Advances in technology and increased international fiscal co-operation have made global personal tax compliance initiatives pop up in abundance in recent years. To compound the issue, the Russian invasion of Ukraine and the corresponding economic fallout prompted domestic governments to increase transparency in relation to investments held by wealthy foreign individuals (with a focus on oligarchs).

In the UK, in the context of the cost-of-living crisis, public opinion certainly seems to be in favour of increased accountability for high-net-worth individuals (eg, on 9 October 2022, 63% of Britons surveyed thought that “the rich are not paying enough and their taxes should be increased”).1

HMRC is one of the most sophisticated tax collection authorities in the world and the department is making significant investments in technology in the field of compliance work; they are well placed to take advantage of new international efforts to increase tax compliance, particularly considering the already extensive network of 130 bilateral tax treaties in the UK (the largest in the world).2 The UK was also a founding member of the OECD’s Joint International Taskforce on Shared Intelligence and Collaboration (JITSIC) forum.

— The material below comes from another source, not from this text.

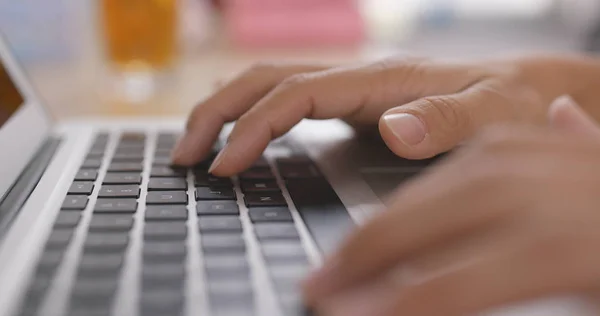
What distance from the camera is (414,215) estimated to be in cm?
31

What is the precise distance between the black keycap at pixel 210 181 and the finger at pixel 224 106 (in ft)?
0.11

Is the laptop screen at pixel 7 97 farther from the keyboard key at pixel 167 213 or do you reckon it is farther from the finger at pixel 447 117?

This article discusses the main developments in support of the increased focus on international transparency and personal tax compliance in the UK. There are other international fiscal initiatives, particularly in the field of corporate taxation, but such initiatives are beyond the scope of this article.

It should be noted that a somewhat piecemeal approach, with constant tinkering makes compliance difficult for the taxpayer and is often criticised for lacking the certainty that a stable tax system needs to thrive.